*About this task*
Repeat the data that follows exactly, starting at the line with "A piscina localizada" and ending at the line with "Крута вкорочена куртка", and leave out every picture.

*Dataset records*
::::::::::

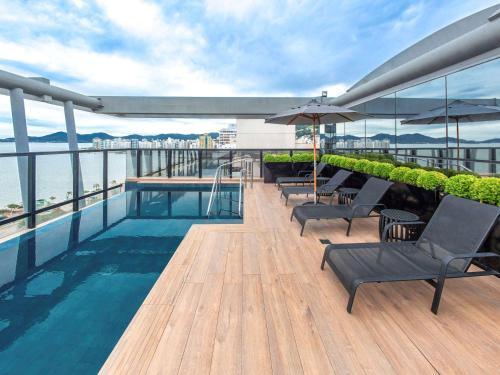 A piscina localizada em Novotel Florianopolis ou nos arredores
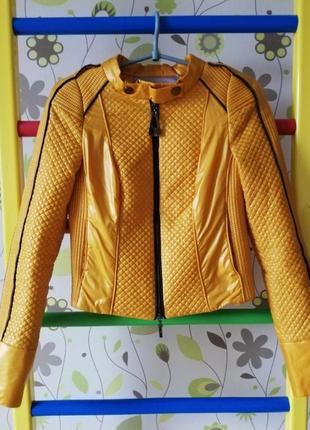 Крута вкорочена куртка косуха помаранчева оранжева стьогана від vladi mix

::::::::::

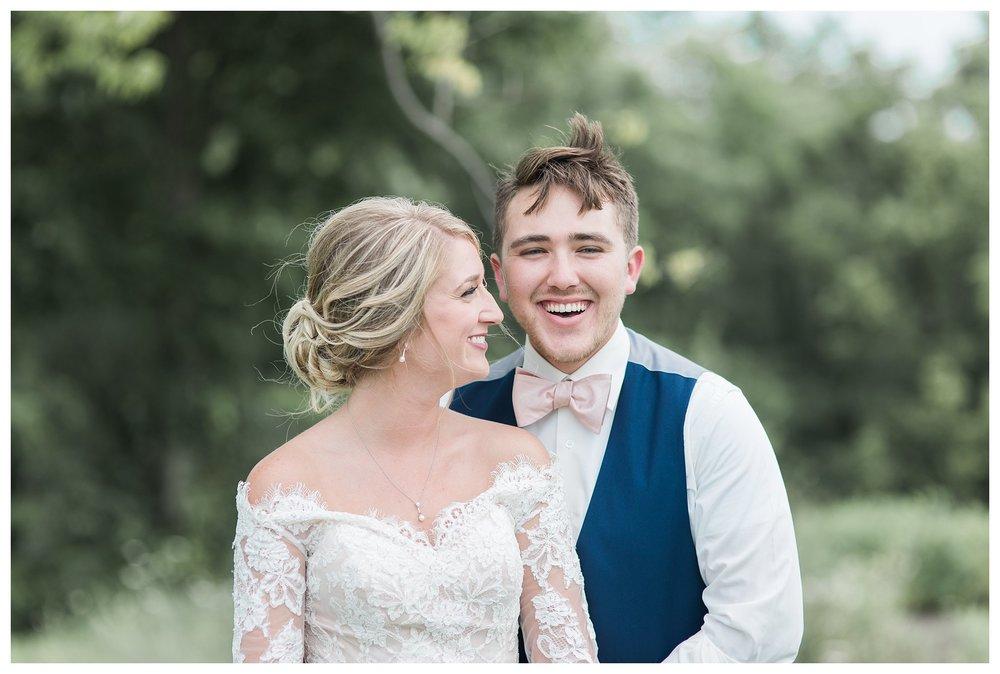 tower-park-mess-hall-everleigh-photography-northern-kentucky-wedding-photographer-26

::::::::::

*Task result*
 A piscina localizada em Novotel Florianopolis ou nos arredores
 Крута вкорочена куртка косуха помаранчева оранжева стьогана від vladi mix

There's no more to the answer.